Step #2: The Format.
My format is text and audio. You can choose just one. And, truthfully, my “one” would be text, but I do find myself producing more and more audio content. We live in a world where anyone can have an idea and share it - in text, images, audio and video - and distribute it - for free - to the world. This can be long-form, short-form, live/streaming or produced. This can be highly-produced or more off the cuff. My format of choice is long-form text (articles, business books, etc...) and long-form audio (a weekly podcast called, Six Pixels of Separation – The Mirum Podcast).
Step #3: The Frequency.
My frequency is daily for text and weekly for audio. I don’t recommend such a frenetic pace, but I do recommend setting up a regular schedule, and doing everything in your power to stick with it. This is often the most highlyoverlooked and mistreated part of the process. When brands fail at content, it’s usually because they have not figured out a groove and flow, and consumers don’t make the connection. Prior to the Internet, I was a much more voracious consumer of print magazines (had to be, there wasn’t the selection that we have today online). I would often go to the corner store, and I could “feel” when the latest issue of Fast Company was due. It just “felt” like it had been about four weeks since the last issue. I often get feedback when the Six Pixels of Separation Podcast is published later in the day on Sunday. My listeners know that it’s published early Sunday morning. When it’s not there, they feel the gap and this weakens the brand. Frequency will not only keep you on schedule, it will be core to the brand experience.

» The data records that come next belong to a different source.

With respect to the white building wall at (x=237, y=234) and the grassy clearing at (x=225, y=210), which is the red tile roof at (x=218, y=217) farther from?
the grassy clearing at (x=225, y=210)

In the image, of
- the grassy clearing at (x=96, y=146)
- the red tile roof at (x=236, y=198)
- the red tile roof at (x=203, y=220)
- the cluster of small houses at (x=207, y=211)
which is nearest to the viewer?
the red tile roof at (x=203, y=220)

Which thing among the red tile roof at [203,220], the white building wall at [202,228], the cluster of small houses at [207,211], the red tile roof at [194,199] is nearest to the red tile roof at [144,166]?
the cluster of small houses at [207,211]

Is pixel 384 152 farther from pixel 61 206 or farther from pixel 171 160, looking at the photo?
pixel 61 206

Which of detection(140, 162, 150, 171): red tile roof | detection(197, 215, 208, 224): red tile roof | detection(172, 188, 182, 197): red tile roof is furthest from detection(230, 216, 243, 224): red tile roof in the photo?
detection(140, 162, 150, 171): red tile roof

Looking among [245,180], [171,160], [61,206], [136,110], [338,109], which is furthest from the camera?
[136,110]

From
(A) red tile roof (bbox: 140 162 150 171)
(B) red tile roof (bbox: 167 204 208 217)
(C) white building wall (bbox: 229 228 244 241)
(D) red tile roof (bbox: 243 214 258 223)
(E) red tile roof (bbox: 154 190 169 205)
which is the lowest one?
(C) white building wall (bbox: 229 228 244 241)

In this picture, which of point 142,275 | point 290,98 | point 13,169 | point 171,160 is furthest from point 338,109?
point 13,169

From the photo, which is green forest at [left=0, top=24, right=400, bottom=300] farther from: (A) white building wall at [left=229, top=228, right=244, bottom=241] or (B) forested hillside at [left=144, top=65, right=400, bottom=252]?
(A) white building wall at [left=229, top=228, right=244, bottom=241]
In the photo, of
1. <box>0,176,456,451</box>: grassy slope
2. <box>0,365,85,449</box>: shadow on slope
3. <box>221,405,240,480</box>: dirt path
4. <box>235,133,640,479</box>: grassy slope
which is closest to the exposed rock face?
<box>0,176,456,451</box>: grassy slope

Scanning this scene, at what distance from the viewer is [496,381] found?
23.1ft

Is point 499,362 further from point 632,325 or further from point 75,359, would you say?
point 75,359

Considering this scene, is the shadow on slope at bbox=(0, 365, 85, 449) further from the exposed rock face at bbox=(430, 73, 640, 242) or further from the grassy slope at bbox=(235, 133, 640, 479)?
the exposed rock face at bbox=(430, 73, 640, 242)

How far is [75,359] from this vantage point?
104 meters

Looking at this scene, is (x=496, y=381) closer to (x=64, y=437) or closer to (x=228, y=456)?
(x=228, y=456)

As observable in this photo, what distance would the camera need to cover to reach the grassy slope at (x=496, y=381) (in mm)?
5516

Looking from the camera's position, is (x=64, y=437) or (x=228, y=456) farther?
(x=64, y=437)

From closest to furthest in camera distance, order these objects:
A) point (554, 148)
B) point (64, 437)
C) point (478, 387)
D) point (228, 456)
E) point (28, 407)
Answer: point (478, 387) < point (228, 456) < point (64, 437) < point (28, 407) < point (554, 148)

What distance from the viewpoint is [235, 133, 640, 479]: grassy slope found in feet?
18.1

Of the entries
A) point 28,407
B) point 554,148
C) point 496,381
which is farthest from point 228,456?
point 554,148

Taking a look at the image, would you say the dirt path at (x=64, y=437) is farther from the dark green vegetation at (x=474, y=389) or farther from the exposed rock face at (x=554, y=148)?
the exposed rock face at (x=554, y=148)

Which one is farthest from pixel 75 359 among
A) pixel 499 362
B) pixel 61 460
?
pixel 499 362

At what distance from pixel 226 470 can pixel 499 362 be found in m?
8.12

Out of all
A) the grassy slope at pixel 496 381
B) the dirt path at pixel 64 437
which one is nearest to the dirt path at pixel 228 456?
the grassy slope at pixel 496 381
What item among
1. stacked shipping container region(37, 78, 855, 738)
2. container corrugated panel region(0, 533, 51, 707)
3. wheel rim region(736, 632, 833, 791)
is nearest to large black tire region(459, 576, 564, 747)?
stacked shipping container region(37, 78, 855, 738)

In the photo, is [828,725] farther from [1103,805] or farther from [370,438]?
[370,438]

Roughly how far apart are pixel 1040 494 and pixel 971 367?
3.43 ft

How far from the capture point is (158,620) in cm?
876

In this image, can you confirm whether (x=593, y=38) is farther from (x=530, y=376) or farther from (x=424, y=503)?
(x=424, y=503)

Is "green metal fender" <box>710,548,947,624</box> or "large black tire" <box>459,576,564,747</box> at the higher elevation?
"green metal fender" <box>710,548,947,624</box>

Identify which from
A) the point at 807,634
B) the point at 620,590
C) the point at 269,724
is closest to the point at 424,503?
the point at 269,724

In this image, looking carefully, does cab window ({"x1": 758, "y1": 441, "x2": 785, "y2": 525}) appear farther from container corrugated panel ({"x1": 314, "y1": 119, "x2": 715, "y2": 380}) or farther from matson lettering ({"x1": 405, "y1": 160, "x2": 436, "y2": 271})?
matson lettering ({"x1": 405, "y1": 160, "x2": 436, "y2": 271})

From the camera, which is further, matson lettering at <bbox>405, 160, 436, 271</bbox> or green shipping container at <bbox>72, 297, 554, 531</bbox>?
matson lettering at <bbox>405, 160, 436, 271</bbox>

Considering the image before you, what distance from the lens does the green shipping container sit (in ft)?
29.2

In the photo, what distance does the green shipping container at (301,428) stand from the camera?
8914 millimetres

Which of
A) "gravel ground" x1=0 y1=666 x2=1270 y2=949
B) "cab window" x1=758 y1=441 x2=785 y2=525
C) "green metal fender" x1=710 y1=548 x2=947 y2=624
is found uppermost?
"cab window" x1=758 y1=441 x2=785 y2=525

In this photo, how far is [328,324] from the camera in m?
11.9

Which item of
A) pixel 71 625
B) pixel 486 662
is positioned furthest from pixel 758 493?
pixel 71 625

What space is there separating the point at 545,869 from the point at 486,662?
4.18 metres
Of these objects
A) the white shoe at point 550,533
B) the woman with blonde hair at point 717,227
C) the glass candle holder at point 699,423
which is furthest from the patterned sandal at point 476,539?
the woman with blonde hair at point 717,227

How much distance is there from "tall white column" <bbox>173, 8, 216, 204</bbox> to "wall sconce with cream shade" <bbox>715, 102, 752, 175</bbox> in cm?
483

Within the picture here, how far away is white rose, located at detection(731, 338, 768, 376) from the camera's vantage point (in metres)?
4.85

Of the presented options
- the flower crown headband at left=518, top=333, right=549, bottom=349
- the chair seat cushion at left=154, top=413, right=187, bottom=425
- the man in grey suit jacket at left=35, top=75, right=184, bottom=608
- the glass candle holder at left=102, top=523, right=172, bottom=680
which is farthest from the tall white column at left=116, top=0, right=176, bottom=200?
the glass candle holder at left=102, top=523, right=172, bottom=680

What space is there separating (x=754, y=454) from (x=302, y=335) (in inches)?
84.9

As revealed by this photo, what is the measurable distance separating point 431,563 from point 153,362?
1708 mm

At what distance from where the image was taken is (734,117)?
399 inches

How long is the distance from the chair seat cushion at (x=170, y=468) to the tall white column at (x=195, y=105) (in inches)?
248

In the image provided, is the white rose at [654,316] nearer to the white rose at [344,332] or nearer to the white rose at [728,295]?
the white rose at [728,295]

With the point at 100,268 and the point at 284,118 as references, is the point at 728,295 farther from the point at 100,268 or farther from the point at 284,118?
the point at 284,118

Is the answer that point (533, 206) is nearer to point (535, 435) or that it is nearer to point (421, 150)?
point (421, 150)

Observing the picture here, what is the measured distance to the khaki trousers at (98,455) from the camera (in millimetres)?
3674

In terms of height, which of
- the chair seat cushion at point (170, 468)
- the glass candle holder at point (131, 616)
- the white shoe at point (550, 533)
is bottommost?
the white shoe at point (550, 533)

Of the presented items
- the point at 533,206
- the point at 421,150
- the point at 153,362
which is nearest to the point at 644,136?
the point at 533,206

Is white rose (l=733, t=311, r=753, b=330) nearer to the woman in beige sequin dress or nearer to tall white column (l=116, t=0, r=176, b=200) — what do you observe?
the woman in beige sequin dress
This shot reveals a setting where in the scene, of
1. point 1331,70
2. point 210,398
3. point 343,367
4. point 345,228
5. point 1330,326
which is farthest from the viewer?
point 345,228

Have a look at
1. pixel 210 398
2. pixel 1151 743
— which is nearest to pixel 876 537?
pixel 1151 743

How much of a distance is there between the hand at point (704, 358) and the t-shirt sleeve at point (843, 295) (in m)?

Step #4: The Triangle of Attention.
Visualize (or, better yet, draw) a triangle. For every point on the triangle choose one area of interest. My three areas of attention are: 1. Brands. 2. Consumers. 3. Technology. What does this mean? I will not produce, share or promote any content that doesn’t (in some way) speak to all (or some) of these areas of attention. It can be only one area (even an idea that is loosely related to just one area), but the more points of the triangle that your content taps into, the more focused it will be. Choosing those three words is not as easy as it looks. If you’re not sure how to get started on this exercise, please get the book Accidental Genius by Mark Levy. It’s about freewriting and list-making and it will help you generate ideas much faster. I promise you, within a few minutes of studying his simple process, you will be rock and rolling.
Step #6: The Promoter.
How do you get your message to spread? Thankfully, I’ve been able to build (over 15 years) a significant audience. With that, I’ve had the fortune of being a two-time published business book author, an indemand public speaker, I have a regular radio stint and write for several other publications (print and online). In short, I have many outlets and opportunities to promote my thinking. How will you get your message to catch on? What paid and organic media opportunities will you take advantage of? Many well-respected content producers tell me that they spend five hours of promoting their content for every hour of content that they produce. “Build it and they will come,” is not a promotion strategy. This doesn’t have to be a broad list of opportunities. Be very specific and go after it.
Step #7: The Analysis And Adjustment Bureau.
Use your analytics (most packages are free) to better understand what is working, where it’s working and how it is working. Think about how often you will use these tools, to not only better understand your audience, but to then adjust and tweak your content to make it connect in a more effective way.